パワハラ・セクハラ・未払い残業代・過重労働・リストラなどの労働トラブルが起こった際に、専門家に相談したくても費用がネックになり、相談が出来ず泣き寝入りしてしまう方が多くいらっしゃいます。
そんな方々を、いざという時に守るための保険が弁護士費用保険です。
労働トラブルに限らず、交通事故や離婚トラブル、子供のいじめなど様々な法律トラブルでも利用可能です。
弁護士保険で法律トラブルに備える
近年、何かと注目を集める退職代行ですが、役員の辞任においても利用できないかと考えている方もいるのではないでしょうか。
会社法第330条によれば、『株式会社と役員及び会計監査人との関係は、委任に関する規定に従う。』という規定があり、民法の規定にしたがって、役員は、何時でも自己の意思で辞任することができます。
第六百五十一条 委任は、各当事者がいつでもその解除をすることができる。
2 前項の規定により委任の解除をした者は、次に掲げる場合には、相手方の損害を賠償しなければならない。ただし、やむを得ない事由があったときは、この限りでない。
一 相手方に不利な時期に委任を解除したとき。
二 委任者が受任者の利益(専ら報酬を得ることによるものを除く。)をも目的とする委任を解除したとき。
引用元:民法第651条
しかし、実際はそう簡単な話ではなく、不利な時期に辞任したとしてトラブルに発展するケースも少なくありません。
辞意を企業側に自身で直接伝えると、面倒ごとに発展するのが目に見えている状況であれば、第三者に交渉を頼みたいと考えるのも当然でしょう。
ただし、一般的な退職代行業者は、弁護士法に違反するとの指摘もあり、役員の辞任を依頼して良いものか不安になりますよね。

作業指示:
(1) 役員の辞任についての文章を読み、次の問いに答えてください。
(a) 弁護士費用保険は、労働トラブルのほかにどのような法律トラブルで利用できると書かれていますか。
(b) 会社法第330条によれば、株式会社と役員との関係はどの規定に従いますか。
(c) 民法第651条第2項の一によれば、委任を解除した者が損害を賠償しなければならないのは、どのような時期に解除したときですか。
(2) 役員の辞任についての文章から、「パワハラ・セクハラ・未払い残」で始まり「思で辞任することができます。」で終わる部分を一字一句変えずに返してください。
(3) 役員の辞任についての文章の最後の文に続けて、その先を補ってください。

収録情報:

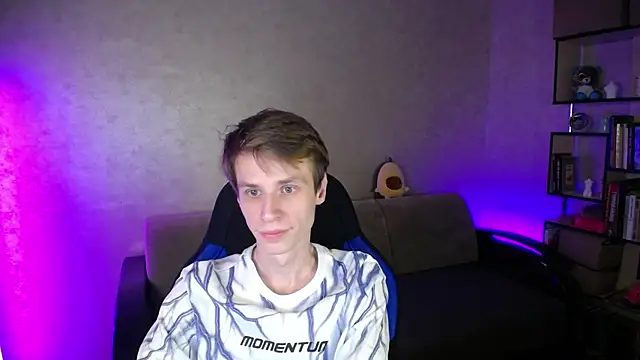 Snapshot of yes_cute_boy_ chatting on 10-20-25, 11:27 yes cute boy  online show from 10-20-25, 11:27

各問の解答:
(1)
(a) 交通事故、離婚トラブル、子供のいじめなど
(b) 委任に関する規定
(c) 相手方に不利な時期

(2)
パワハラ・セクハラ・未払い残業代・過重労働・リストラなどの労働トラブルが起こった際に、専門家に相談したくても費用がネックになり、相談が出来ず泣き寝入りしてしまう方が多くいらっしゃいます。
そんな方々を、いざという時に守るための保険が弁護士費用保険です。
労働トラブルに限らず、交通事故や離婚トラブル、子供のいじめなど様々な法律トラブルでも利用可能です。
弁護士保険で法律トラブルに備える
近年、何かと注目を集める退職代行ですが、役員の辞任においても利用できないかと考えている方もいるのではないでしょうか。
会社法第330条によれば、『株式会社と役員及び会計監査人との関係は、委任に関する規定に従う。』という規定があり、民法の規定にしたがって、役員は、何時でも自己の意思で辞任することができます。

(3)
結論をいうと、退職代行を通じて役員を辞任するのであれば、弁護士・法律事務所運営のサービス一択です。
この記事では、役員の辞任では弁護士運営の退職代行に依頼すべき理由や、辞任時に退職代行を利用するメリット、注意点などについて解説します。
また合わせて、退職代行の流れや費用相場も解説するので参考にしてみてください。
現在、退職代行業者には一般企業が運営するサービスと、弁護士または法律事務所が運営するサービスの2種類があります。
どちらも退職の意思表示を代わりに伝えるという点は同じであることから、どちらを選んでも同じではと思うかもしれません。
しかし、役員の辞任に関しては、弁護士による退職代行サービス一択です。
詳しくは後述しますが、一般企業が運営する退職代行では、役員の辞任についての対応はできません。
間違って依頼してしまうと、お金を無駄にするか、更なるトラブルを招く恐れがあります。
自分たちが退職代行で適法にできる範囲を熟知している企業であれば、受任することはないので心配ありませんが、昨今は知識を持たない企業も続々参入しているので注意が必要です。
普通の退職代行業者では役員の辞任に対応できないのには、以下3つの理由があります。
それぞれ確認していきましょう。
冒頭でもお伝えしましたが、退職代行に対しては弁護士法違反の疑いがあります。
というのも、本来代理人として交渉ごと(法律事件)を取り扱えるのは原則弁護士のみです。
なので、退職代行の本人に代わって、退職意思を企業に伝えることは、本来弁護士にしか許されていない行為であるとの指摘があります。
(非弁護士の法律事務の取扱い等の禁止)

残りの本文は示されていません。